В прокламации к солдатам, говоря с ними языком, которым владел с таким мастерством, он заклинал их потерпеть еще несколько дней и показать в страданиях такое же мужество, какое они показывали в битвах.
«Солдаты! — говорил он. — Нужды ваши велики, приняты все меры, чтобы помочь им. Первое достоинство солдата — сносить с твердостью усталость и лишения, храбрость — уже второе. Многие корпуса покинули позиции, — они не вняли голосу своих командиров. Разве вымерли все храбрые солдаты — кастильонские, риволийские и неймарские? Они бы скорее умерли, чем покинули свои знамена; они возвратили бы своих молодых товарищей к чести и к долгу!
Солдаты! Вам не выдают регулярно того, что вам следует, говорите вы? Что бы вы сделали, если б очутились среди степей без хлеба и воды, поедая лошадей и мулов? «Победа даст нам хлеб», — говорили те славные солдаты, а вы, вы покидаете свои знамена в мирное время.
Итальянские солдаты! Новый генерал командует вами, он всегда был в авангарде любого сражения. Подарите его доверием: он приведет победу в ваши ряды!»
Кроме финансов и армии, безотлагательного внимания новых консулов требовали и другие правительственные нужды. Надлежало прекратить строгости, недостойные мудрого и человеколюбивого правительства, к которым ожесточение партий принудило слабую Директорию; надлежало поддержать порядок, которому угрожали: с одной стороны — возмущенная Вандея, с другой — революционеры, ожесточенные переворотом.
Первая политическая мера новых консулов касалась закона о заложниках. По этому закону родственники вандейцев и шуанов должны были отвечать за все действия возмутившихся провинций. Закон этот возбуждал всеобщее негодование, и консулы поступили с ним точно так же, как с прогрессивным принудительным займом: они предложили законодательным комиссиям отменить его, и он был тотчас же отменен. Генерал Бонапарт сам отправился в темницу Тампля, где содержались многие из заложников, чтобы лично разорвать их оковы и принять бесчисленные благословения, которые вызывала исцеляющая власть Консульства.
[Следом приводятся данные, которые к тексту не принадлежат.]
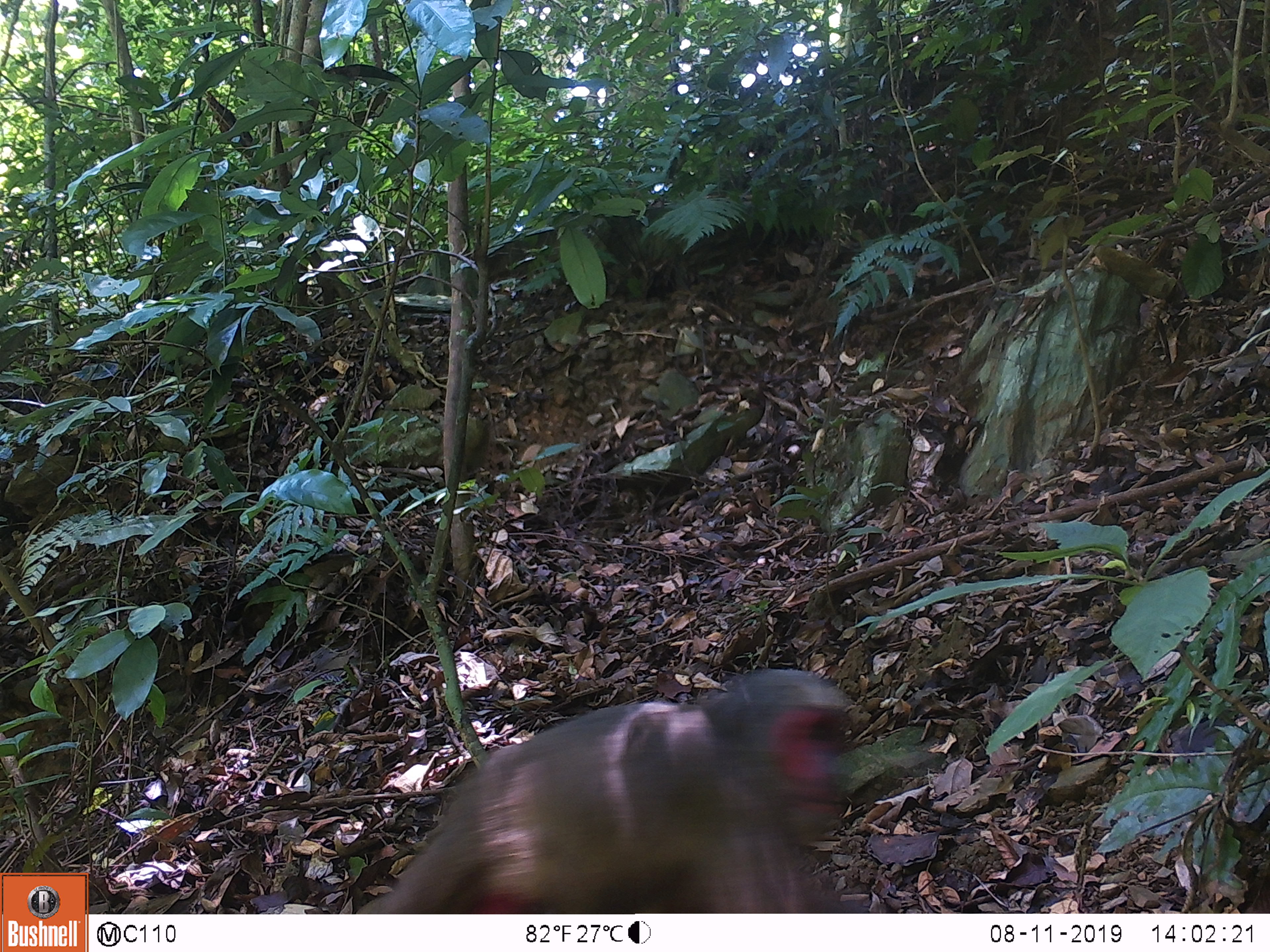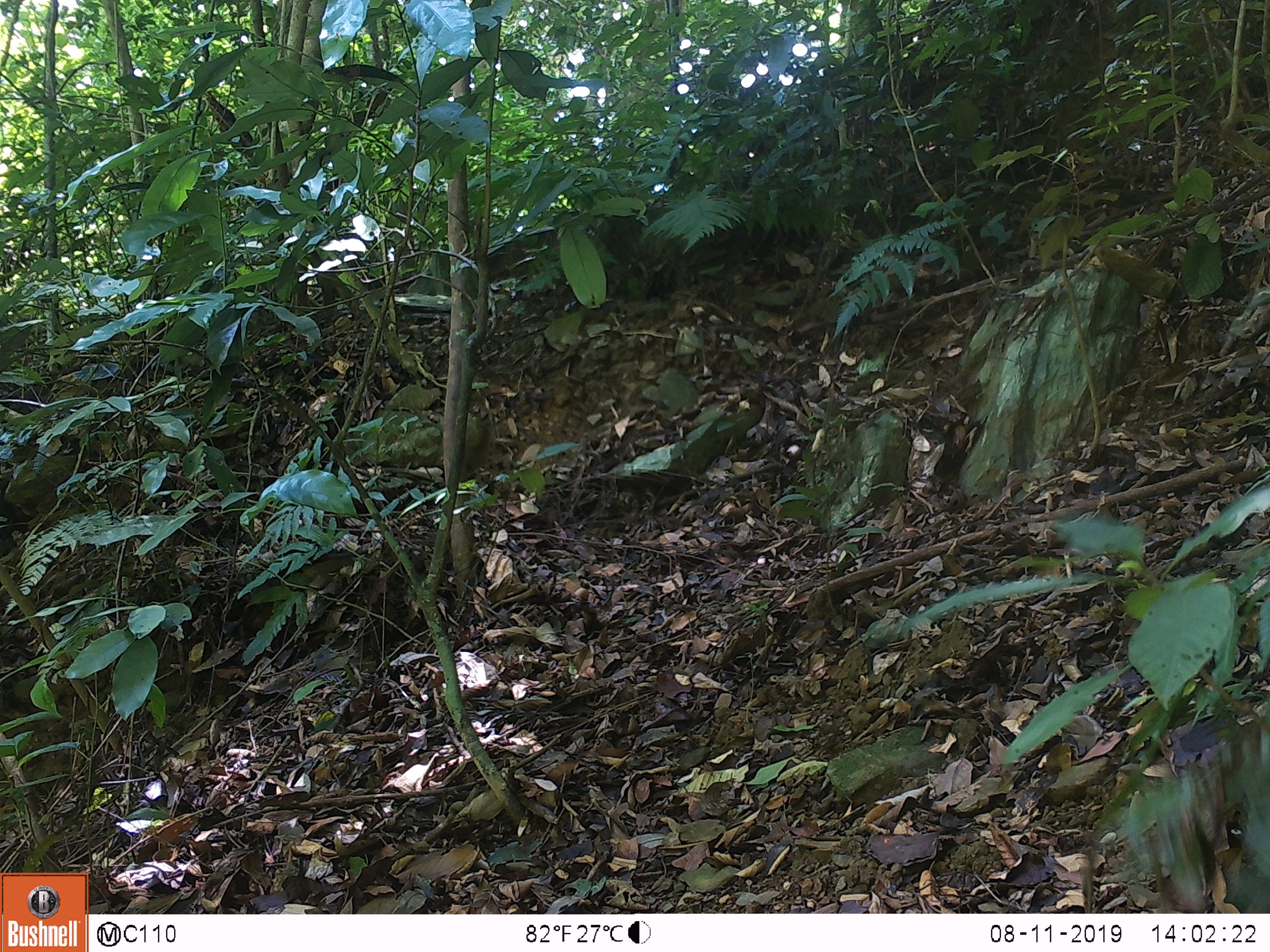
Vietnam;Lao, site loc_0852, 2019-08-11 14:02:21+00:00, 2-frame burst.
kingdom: Animalia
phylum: Chordata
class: Mammalia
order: Primates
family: Cercopithecidae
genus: Macaca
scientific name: Macaca arctoides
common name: stump-tailed macaque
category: stump tailed macaque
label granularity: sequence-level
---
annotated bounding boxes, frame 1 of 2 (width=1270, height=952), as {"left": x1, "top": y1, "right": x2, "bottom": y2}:
stump tailed macaque: {"left": 356, "top": 666, "right": 854, "bottom": 914}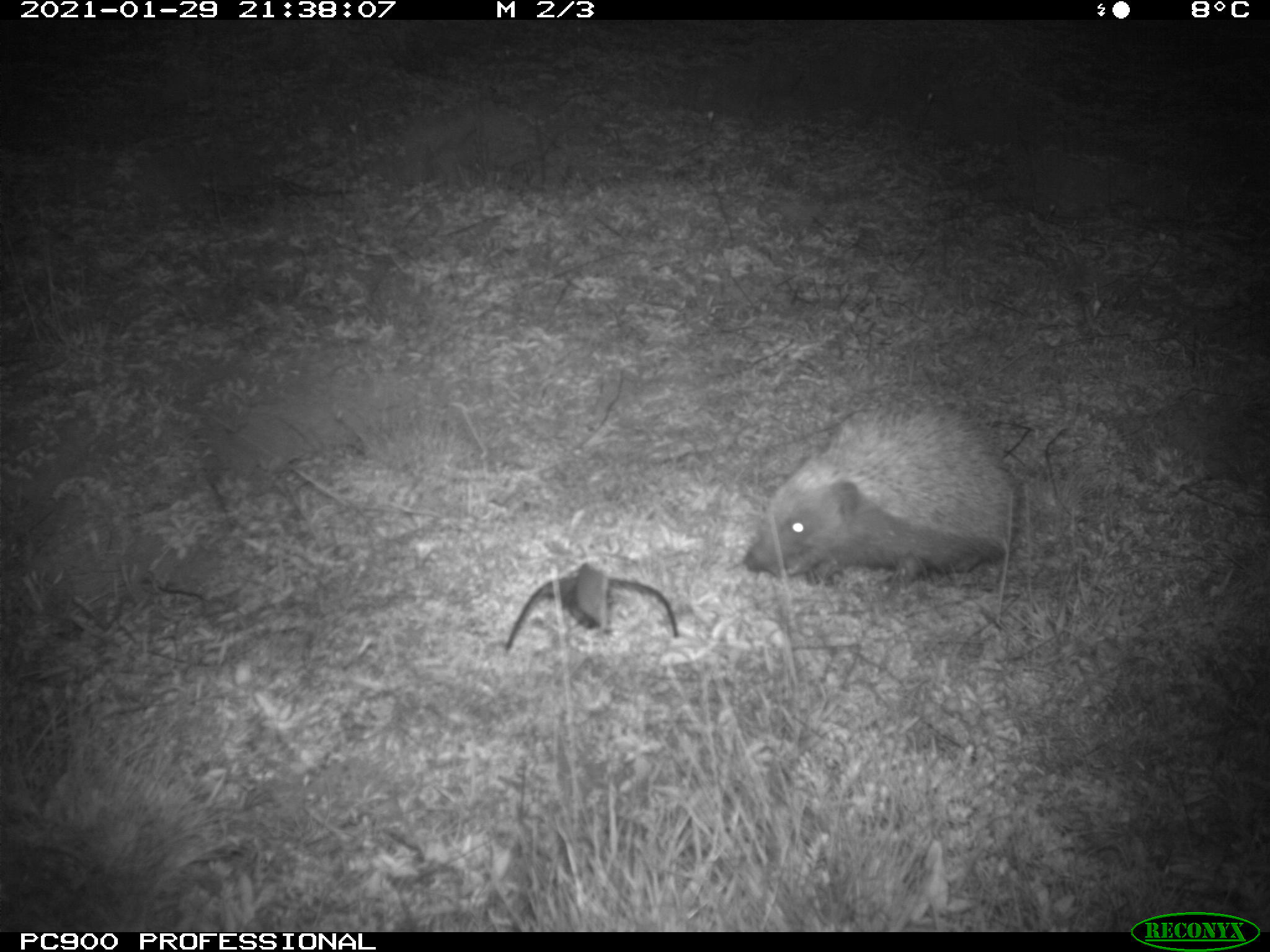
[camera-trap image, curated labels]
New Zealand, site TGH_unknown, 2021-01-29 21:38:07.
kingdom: Animalia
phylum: Chordata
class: Mammalia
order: Eulipotyphla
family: Erinaceidae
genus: Erinaceus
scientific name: Erinaceus europaeus europaeus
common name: european hedgehog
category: hedgehog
Нужно сказать, что многие духовные лица, несмотря на то, что присягнули гражданской конституции, все-таки были преследуемы. Они скрывались и бежали из Франции или были заточены на островах Ре и Олерон. Консулы предписали освободить заточенных.
Многие эмигранты, претерпевшие кораблекрушение близ Кале, с некоторого времени возбуждали к себе всеобщее участие. Эти несчастные люди, находясь между страхом смерти и строгостью закона об эмиграции, предпочли броситься к берегам Франции, не предполагая, что отечество будет к ним строже самой бури. Приверженцы строгих мер объявили (и отчасти справедливо), что эти эмигранты отправлялись в Вандею, чтобы там принять участие в возобновляющейся народной войне, и вследствие того их непременно нужно подвергнуть всей строгости закона об эмиграции. Но чувство человеколюбия, по счастью, пробудившееся в народе, отвергло это мнение.
Консулы постановили освободить эмигрантов, но выслать их из республики. Это решение было принято с единодушным одобрением, как свидетельство твердой и умеренной политики. А между тем, если б такое решение приняла Директория, его бы непременно сочли недостойным потворством партии эмигрантов.
Политика временных консулов была не совсем благоразумна только в отношении партии революционеров. Против нее, разумеется, были возбуждены раздражение и недоверие, и среди всех примиряющих и целительных действий правительства строгость соблюдалась по отношению к ней одной.
Генерал Бонапарт, имея в руках бразды правления и войско, ничего не боялся. Он показал 13-го вандемьера, как умеет усмирять восстания, и не беспокоился о действиях нескольких выспренных патриотов, которые не имели за собой реальной силы. Но сотоварищи его, Сийес и Роже Дюко, не разделяли его самоуверенности. К ним присоединились и некоторые из министров и уверяли генерала, что необходимо принять меры предосторожности.
Склонный по характеру к действиям энергичным, хотя и вынуждаемый политикой к умеренности, генерал Бонапарт согласился наконец выслать тридцать восемь членов революционной партии и заключить восемнадцать бунтовщиков в Ла-Рошель, Общественное мнение, хотя и не расположенное к революционерам, приняло эту меру холодно, почти с порицанием. Жестокость и насилие до того всех испугали, что их не желали даже против людей, которые сами позволяли себе всевозможные неистовства в том же роде. Со всех сторон посыпались просьбы в пользу по крайней мере нескольких имен, занесенных в список изгнания.